友人がメルマガでアルケミー(錬金術)という言葉を使っていて、この本の存在を思い出し、買ったけれど読んでいなかったのをひっぱりだした。すべてはベストのタイミングでおこる。まさにその通り。
たぶん去年読んでいたら、今読み取ったことは表層でしか理解できなかっただろう。今も表層だろうけれど、それよりもっと浅い、スピリチュアルなファンタジーぐらいに受け取ったかもしれない。
『それは在る』を読んだ今だから、少年の旅の経験が象徴しているものが分かる。
砂漠での少年と彼の心との対話はまさに、今の自分と思考との対話と同じだ。思考にとらわれず真我に触れるために思考をスルーする。それを訓練のようにやってきたけれど。少年は心の声を聴き続けた。やがて心は友となった。
四六時中、思考はかたりかけてくる。それは外側で起きていることをドラマ化する自我の罠。悪、とすら思っていたけれど。
思考が生まれてくるところは真我の真空地帯。であるなら、思考は真我の入り口でもある。思考は敵ではなかったのだ。
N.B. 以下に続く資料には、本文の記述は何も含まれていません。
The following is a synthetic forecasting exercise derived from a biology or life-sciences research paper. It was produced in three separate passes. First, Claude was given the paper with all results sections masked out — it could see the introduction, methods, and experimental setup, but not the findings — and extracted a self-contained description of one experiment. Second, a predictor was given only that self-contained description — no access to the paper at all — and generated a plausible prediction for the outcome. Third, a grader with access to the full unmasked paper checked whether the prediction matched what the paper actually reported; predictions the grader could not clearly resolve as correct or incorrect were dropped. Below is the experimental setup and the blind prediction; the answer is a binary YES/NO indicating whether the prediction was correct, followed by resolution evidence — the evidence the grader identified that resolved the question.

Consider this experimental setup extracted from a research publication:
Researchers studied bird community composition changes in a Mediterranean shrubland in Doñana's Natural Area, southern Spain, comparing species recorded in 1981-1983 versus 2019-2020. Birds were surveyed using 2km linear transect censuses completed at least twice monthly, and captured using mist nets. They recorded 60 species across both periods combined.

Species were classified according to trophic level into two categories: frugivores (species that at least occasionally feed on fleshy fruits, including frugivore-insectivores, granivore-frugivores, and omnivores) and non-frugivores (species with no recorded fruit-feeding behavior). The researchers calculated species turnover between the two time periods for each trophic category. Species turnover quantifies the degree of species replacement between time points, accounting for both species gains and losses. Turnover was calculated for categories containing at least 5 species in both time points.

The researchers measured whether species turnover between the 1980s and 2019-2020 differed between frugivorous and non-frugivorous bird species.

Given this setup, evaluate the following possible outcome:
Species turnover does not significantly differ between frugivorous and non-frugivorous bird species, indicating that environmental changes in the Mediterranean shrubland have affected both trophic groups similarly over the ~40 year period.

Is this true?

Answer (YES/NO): NO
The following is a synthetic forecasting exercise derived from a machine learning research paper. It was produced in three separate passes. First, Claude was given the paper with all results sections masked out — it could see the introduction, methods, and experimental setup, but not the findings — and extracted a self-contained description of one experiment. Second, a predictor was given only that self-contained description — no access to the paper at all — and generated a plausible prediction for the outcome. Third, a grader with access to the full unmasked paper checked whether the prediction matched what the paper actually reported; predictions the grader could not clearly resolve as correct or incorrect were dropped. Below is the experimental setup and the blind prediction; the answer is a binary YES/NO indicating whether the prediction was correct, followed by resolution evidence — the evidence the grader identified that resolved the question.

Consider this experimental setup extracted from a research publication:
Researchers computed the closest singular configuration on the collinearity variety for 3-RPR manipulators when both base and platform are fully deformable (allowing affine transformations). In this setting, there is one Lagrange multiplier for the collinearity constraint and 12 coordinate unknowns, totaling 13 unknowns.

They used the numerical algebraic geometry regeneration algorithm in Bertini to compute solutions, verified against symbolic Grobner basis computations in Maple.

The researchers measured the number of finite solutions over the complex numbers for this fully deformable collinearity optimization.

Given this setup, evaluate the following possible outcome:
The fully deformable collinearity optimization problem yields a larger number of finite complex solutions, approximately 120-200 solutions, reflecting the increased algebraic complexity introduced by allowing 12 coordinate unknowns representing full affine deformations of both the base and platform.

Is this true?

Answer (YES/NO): NO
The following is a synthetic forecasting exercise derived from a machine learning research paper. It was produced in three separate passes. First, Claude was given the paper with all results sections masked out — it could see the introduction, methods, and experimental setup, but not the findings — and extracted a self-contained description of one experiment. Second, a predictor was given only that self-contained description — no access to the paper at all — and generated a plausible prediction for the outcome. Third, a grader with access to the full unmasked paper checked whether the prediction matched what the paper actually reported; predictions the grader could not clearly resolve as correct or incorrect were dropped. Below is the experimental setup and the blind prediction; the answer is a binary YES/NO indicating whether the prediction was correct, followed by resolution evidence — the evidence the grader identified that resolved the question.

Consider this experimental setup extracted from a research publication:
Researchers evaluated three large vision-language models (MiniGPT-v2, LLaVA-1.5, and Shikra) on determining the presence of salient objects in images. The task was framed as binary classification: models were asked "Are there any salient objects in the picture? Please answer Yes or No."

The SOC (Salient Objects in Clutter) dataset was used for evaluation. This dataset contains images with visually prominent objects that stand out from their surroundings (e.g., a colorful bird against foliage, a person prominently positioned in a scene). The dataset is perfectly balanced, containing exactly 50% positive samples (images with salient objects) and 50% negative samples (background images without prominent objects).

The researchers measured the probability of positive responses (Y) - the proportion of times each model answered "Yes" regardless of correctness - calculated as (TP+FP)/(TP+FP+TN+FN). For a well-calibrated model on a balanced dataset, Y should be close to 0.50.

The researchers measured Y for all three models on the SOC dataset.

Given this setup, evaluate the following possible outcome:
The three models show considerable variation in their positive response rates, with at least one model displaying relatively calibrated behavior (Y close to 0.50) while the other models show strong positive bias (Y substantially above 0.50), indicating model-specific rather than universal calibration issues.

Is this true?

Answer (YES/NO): NO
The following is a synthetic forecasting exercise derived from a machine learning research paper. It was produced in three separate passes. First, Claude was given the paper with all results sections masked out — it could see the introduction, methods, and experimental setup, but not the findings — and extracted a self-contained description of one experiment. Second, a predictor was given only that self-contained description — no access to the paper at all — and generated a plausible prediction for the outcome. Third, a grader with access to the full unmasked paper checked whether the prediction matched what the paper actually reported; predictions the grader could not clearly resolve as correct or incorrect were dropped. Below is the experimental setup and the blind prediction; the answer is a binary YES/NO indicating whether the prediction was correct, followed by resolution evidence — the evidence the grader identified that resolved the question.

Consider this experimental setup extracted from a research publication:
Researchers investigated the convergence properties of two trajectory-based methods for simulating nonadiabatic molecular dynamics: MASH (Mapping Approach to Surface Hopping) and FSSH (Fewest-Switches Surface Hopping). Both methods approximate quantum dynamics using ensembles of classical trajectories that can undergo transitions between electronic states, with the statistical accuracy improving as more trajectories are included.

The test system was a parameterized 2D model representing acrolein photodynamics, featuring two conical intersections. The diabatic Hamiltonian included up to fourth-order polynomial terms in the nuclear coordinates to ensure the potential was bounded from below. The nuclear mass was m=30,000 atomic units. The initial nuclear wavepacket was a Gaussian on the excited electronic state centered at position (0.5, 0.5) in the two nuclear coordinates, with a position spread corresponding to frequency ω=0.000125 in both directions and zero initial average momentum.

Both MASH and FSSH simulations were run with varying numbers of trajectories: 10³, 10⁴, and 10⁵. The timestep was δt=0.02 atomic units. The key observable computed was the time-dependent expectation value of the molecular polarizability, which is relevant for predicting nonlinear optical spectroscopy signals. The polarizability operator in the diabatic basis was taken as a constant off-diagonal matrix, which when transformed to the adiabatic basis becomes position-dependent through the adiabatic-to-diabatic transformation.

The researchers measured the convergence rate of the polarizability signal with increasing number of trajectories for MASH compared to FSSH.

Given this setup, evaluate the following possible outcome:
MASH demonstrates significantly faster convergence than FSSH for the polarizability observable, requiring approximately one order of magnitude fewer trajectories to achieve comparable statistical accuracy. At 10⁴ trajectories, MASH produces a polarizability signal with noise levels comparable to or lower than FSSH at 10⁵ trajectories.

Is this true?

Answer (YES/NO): NO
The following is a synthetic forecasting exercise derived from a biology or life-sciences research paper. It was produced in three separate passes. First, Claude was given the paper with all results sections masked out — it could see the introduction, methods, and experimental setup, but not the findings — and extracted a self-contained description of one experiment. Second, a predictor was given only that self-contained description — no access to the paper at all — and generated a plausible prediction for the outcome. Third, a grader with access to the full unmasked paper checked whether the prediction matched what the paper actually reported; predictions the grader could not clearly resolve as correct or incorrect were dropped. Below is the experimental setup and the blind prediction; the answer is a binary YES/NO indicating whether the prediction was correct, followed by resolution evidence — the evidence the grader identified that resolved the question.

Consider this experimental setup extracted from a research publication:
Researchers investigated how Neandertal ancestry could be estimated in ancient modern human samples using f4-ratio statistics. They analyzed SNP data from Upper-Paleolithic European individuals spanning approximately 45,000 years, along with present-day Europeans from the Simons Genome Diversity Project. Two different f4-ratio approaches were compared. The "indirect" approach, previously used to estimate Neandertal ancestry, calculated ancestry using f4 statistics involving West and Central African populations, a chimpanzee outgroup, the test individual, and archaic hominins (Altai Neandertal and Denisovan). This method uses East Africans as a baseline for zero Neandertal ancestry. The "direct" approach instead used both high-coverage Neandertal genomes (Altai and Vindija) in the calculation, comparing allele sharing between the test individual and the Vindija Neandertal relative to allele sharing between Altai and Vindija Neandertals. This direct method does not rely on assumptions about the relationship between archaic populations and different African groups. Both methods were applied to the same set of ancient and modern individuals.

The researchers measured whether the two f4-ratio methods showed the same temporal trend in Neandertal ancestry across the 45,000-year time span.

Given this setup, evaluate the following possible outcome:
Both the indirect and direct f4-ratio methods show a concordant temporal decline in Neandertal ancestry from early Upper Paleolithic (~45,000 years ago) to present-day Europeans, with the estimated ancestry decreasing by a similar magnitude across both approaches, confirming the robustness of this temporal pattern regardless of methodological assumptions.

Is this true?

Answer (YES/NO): NO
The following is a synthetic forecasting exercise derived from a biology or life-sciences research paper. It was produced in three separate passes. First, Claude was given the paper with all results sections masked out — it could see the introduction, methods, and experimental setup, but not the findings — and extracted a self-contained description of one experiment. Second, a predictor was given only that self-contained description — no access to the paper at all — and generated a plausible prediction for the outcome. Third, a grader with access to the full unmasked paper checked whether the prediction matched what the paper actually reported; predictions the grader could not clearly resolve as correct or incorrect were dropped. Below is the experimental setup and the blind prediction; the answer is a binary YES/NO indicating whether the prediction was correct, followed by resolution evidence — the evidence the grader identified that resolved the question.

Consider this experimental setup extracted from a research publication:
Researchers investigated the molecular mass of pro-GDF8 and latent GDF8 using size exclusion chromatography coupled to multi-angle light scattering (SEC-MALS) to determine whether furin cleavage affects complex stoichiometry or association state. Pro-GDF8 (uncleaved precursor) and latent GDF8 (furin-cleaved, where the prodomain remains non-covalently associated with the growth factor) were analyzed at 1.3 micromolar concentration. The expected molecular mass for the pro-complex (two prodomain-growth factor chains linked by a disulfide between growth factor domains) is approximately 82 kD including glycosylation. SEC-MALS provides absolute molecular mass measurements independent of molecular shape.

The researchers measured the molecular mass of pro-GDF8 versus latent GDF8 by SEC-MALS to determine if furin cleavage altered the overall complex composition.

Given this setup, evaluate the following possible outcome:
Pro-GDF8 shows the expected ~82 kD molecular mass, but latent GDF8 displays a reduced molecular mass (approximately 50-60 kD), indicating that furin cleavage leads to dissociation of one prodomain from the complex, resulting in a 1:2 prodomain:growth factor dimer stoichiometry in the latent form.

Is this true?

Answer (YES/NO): NO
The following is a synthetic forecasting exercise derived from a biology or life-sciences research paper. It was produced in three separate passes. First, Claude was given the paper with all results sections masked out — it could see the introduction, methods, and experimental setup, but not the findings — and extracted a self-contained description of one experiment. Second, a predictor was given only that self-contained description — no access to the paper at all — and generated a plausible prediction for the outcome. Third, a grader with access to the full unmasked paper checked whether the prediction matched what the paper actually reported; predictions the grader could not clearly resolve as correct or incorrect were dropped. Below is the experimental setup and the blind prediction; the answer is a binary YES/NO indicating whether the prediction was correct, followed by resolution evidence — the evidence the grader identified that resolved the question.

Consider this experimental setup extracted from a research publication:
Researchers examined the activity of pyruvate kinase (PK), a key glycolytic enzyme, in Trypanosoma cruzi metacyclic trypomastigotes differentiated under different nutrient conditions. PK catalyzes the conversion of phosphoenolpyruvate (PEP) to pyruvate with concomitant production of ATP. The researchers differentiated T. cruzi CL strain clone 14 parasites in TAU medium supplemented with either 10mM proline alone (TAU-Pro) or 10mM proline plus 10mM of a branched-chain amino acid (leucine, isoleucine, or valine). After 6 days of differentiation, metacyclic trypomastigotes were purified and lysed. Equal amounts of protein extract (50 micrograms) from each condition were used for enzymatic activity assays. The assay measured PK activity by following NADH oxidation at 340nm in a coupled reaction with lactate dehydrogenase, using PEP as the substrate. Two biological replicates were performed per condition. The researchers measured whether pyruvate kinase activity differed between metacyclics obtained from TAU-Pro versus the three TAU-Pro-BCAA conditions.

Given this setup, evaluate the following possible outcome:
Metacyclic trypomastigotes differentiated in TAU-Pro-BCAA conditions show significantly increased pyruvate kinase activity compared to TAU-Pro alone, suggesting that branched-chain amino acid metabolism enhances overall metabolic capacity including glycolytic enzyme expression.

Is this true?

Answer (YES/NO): NO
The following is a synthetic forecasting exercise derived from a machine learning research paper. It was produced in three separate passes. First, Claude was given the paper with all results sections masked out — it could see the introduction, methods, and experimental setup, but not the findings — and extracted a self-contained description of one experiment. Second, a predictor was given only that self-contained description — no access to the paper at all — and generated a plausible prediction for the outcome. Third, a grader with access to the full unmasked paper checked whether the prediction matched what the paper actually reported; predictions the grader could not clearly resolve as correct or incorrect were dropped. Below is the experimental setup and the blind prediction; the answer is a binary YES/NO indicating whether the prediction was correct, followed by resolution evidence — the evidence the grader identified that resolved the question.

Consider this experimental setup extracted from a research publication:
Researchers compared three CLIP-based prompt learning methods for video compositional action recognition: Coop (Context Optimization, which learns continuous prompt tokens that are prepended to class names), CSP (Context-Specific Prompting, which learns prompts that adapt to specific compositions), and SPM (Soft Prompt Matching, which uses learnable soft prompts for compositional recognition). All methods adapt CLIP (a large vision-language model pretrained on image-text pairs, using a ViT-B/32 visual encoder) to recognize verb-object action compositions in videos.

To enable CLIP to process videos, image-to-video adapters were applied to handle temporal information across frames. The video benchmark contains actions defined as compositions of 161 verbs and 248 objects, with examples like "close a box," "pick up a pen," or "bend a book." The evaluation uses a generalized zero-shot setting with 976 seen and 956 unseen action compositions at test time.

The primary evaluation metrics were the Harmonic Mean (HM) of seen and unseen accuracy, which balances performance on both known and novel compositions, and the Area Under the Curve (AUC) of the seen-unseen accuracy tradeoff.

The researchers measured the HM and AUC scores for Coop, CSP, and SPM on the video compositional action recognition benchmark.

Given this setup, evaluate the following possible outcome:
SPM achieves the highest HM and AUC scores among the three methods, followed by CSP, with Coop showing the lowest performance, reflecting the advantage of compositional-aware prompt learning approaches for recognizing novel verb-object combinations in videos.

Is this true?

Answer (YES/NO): NO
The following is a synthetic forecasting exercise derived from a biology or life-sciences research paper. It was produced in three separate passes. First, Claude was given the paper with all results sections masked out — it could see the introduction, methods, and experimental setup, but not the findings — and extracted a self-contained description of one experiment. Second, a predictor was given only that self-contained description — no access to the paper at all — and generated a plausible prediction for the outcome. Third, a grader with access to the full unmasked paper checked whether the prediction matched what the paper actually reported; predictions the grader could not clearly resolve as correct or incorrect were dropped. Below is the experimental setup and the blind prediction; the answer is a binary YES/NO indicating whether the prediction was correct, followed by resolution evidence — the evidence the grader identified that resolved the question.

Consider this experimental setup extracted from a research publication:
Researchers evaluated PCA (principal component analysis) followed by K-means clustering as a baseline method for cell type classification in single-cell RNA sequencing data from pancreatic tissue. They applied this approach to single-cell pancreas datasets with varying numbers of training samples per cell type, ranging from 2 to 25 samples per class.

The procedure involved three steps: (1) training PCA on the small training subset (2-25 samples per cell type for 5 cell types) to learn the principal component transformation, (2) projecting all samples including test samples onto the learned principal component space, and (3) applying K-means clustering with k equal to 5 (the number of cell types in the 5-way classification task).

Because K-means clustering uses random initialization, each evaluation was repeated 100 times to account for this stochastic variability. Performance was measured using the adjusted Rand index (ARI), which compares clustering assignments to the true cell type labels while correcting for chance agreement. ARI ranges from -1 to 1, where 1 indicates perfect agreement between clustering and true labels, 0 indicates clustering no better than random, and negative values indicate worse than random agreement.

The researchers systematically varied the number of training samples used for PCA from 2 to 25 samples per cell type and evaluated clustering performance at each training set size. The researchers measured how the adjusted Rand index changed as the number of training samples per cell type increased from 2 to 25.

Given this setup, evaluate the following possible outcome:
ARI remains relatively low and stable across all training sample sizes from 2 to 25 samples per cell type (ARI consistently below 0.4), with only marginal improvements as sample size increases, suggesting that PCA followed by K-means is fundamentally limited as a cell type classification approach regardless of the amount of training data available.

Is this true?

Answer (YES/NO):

キリストの荒野での修行のイメージとも重なる。彼はこの間に悪魔を追い払う。そしてその悪魔とはつまり自我のドラマに引き込もうとする思考の象徴。
少年が砂漠で対話した心もはじめは同じように自我のドラマにとどまらせようとする悪魔と同じだった。でもずっと聞き続けたら心は静かになった。
そういうことが起こるのか。
冬至の直前に、この自我のドラマを手放す旅の長いファーストステップが締めくくられたのかもしれない。